Le lendemain de grand matin, nous étions en route pour aller visiter le corps de notre sanglier et tenir conseil sur l’emploi qu’on en pouvait faire. Le pauvre Jack, encore fatigué de son aventure de la veille, ne donnait pas signe de vie.

À l’entrée de la forêt, les chiens accoururent au-devant de nous avec des hurlements de joie. Nous arrivâmes bientôt sur le champ de bataille, où la grosseur de l’animal et son aspect féroce excitèrent ma surprise au plus haut degré. Je suis persuadé qu’il eût été en état de résister à un buffle, ou même à un lion de la plus haute taille.

ERNEST. « Il ne faut pas oublier la tête, qui deviendrait un des plus beaux ornements de notre muséum. Si mon père nous le permet, nous allons transporter l’animal sur le rivage, où nous pourrons faire l’opération à loisir.

MOI. De tout mon cœur : je vous laisse le champ libre à cet égard. Mais occupons-nous d’abord d’examiner s’il ne serait pas possible de découvrir encore quelques truffes. Un pareil présent nous assurerait bon accueil au logis. »

Nos recherches furent longtemps infructueuses; mais enfin l’œil perçant de Fritz découvrit dans le voisinage une nouvelle mine de ces précieux tubercules, dont nous ne manquâmes pas de faire une ample provision.

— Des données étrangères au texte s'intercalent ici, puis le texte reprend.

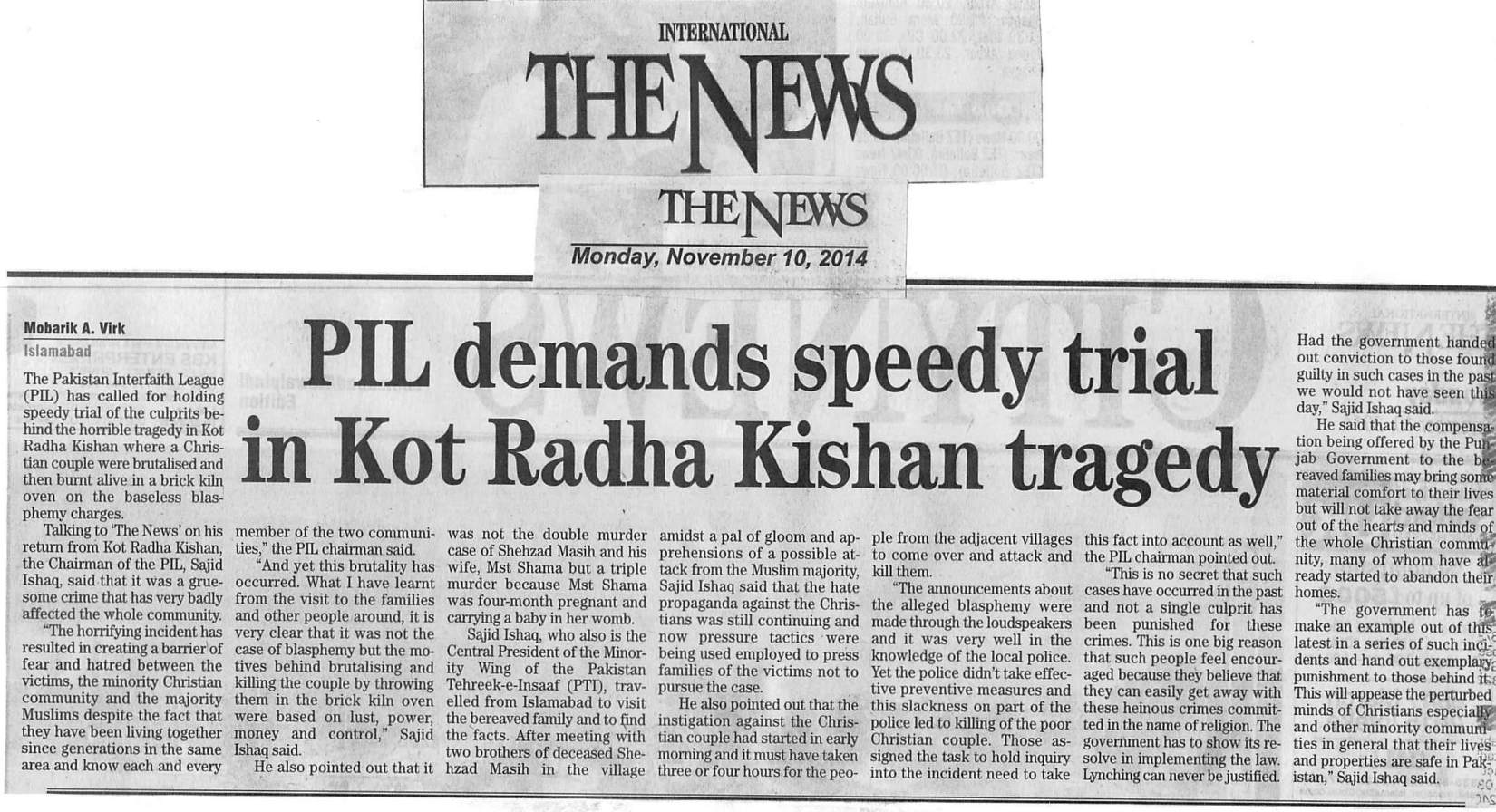 PIL demands speedy trial in Kot Radha Kishan tragedy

Pendant ce temps l’infatigable Fritz venait d’abattre une douzaine de branches à coups de hache, en s’écriant : « Voilà des moyens de transport tout trouvés, il ne s’agit plus que d’y placer notre gibier. » Nos chiens furent bientôt attelés à ce chariot de nouvelle espèce, qui prit en triomphe le chemin du rivage, chargé des dépouilles sanglantes de l’habitant des forêts. Fritz dirigeait d’une main habile la marche du convoi, qui ne tarda pas à atteindre le camp sans mésaventure. Nos chiens, aussitôt délivrés, reprirent à la hâte le chemin de la forêt pour aller se régaler de la portion du sanglier qui était demeurée sur la place.

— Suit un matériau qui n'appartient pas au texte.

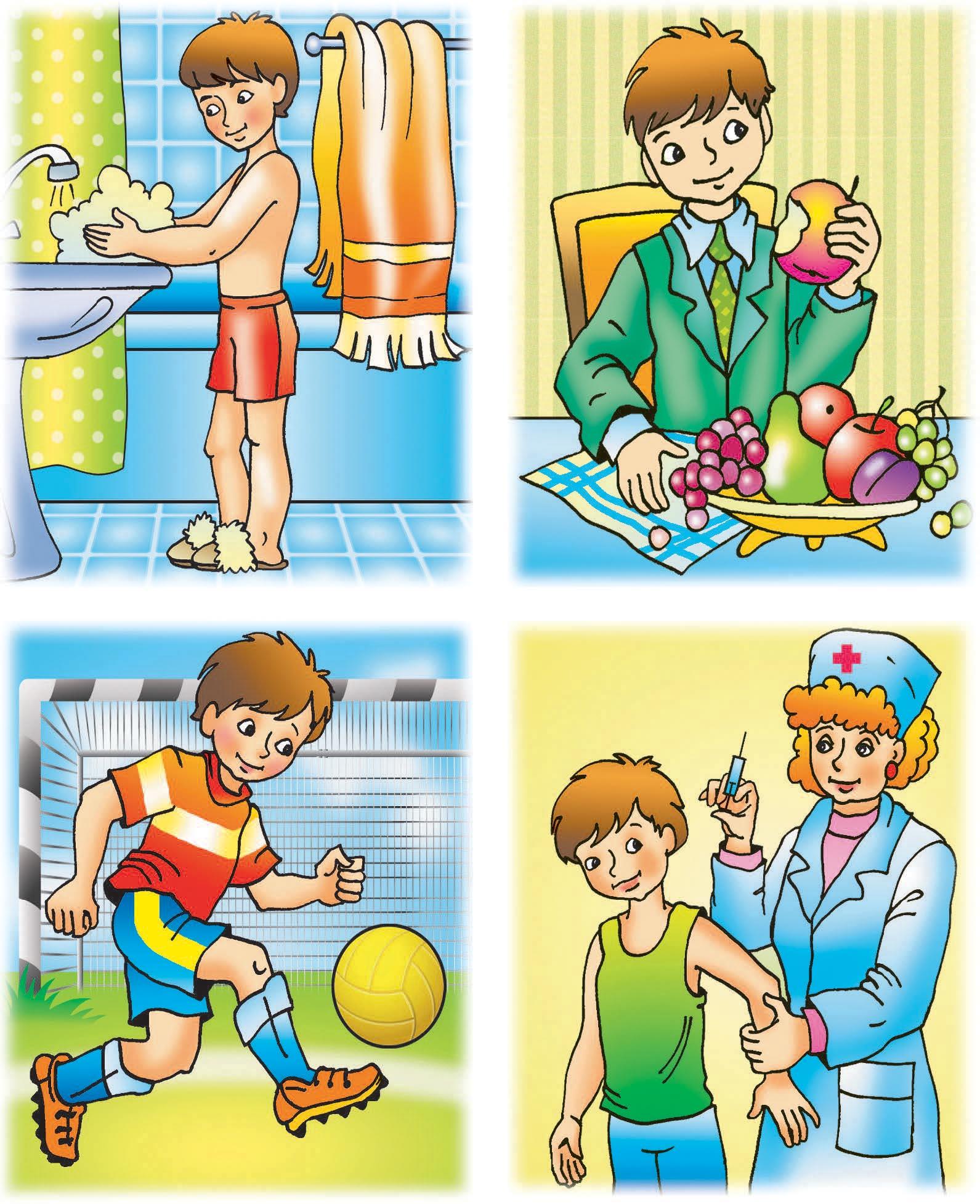 картинки для школьников вредные привычки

En détachant les diverses parties du chariot, destinées désormais à alimenter le foyer, nous remarquâmes sur les branches une quantité de noix ligneuses remplies d’un coton fin et soyeux, d’une couleur jaunâtre analogue à celle du nankin. Notre nouvelle découverte fut mise de côté, avec le plus grand soin, pour notre ménagère, et je me promis bien de saisir la première occasion pour faire une nouvelle provision de ces fruits précieux et me procurer quelques rejetons de l’arbre qui les portait.

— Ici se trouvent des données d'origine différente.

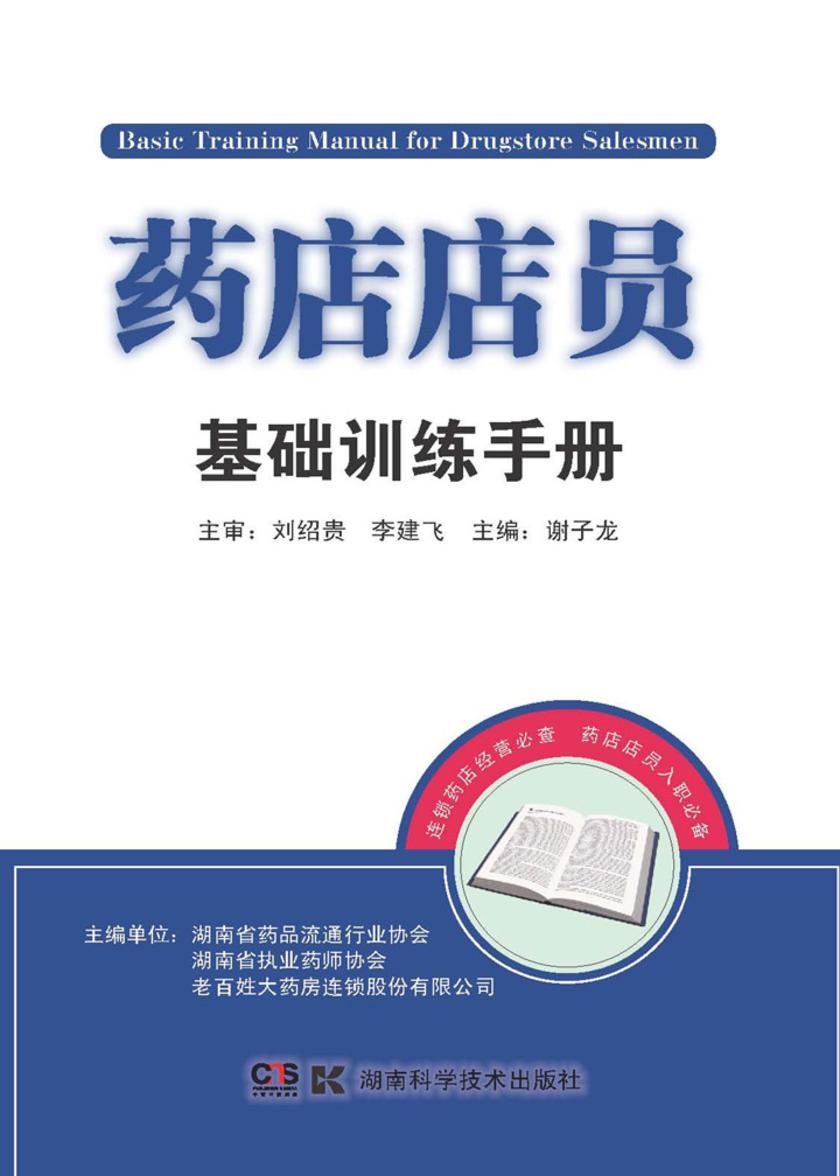 药店店员基础训练手册(仅适用PC阅读)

Pendant ce temps Fritz et Ernest étaient occupés à creuser dans le sable une fosse assez profonde, voulant, disaient-ils, faire une agréable surprise à leur frère Jack, en préparant pour son réveil un excellent rôti à la hottentote. Une flamme brillante ne tarda pas à sortir du four improvisé, et nous y suspendîmes les quatre membres du sanglier, afin de les dépouiller de leurs soies. Le parfum peu agréable qui s’exhalait de notre venaison ne tarda pas à nous contraindre d’abandonner la place, si nous ne voulions pas perdre la respiration; et l’odeur était si forte, qu’elle alla frapper l’odorat du pauvre Jack, qui ne tarda pas à se lever sur son séant, pour demander d’une voix plaintive quelle était cette nouvelle opération.

« Sois tranquille, lui répondit gravement son frère aîné, il ne s’agit que de friser un peu la crinière de ton champion d’hier soir, afin qu’il puisse se présenter décemment devant ses vainqueurs. Et, avant de te plaindre ainsi, rappelle-toi la réponse d’un prince devant le corps de son ennemi : Le cadavre d’un ennemi mort sent toujours bon. »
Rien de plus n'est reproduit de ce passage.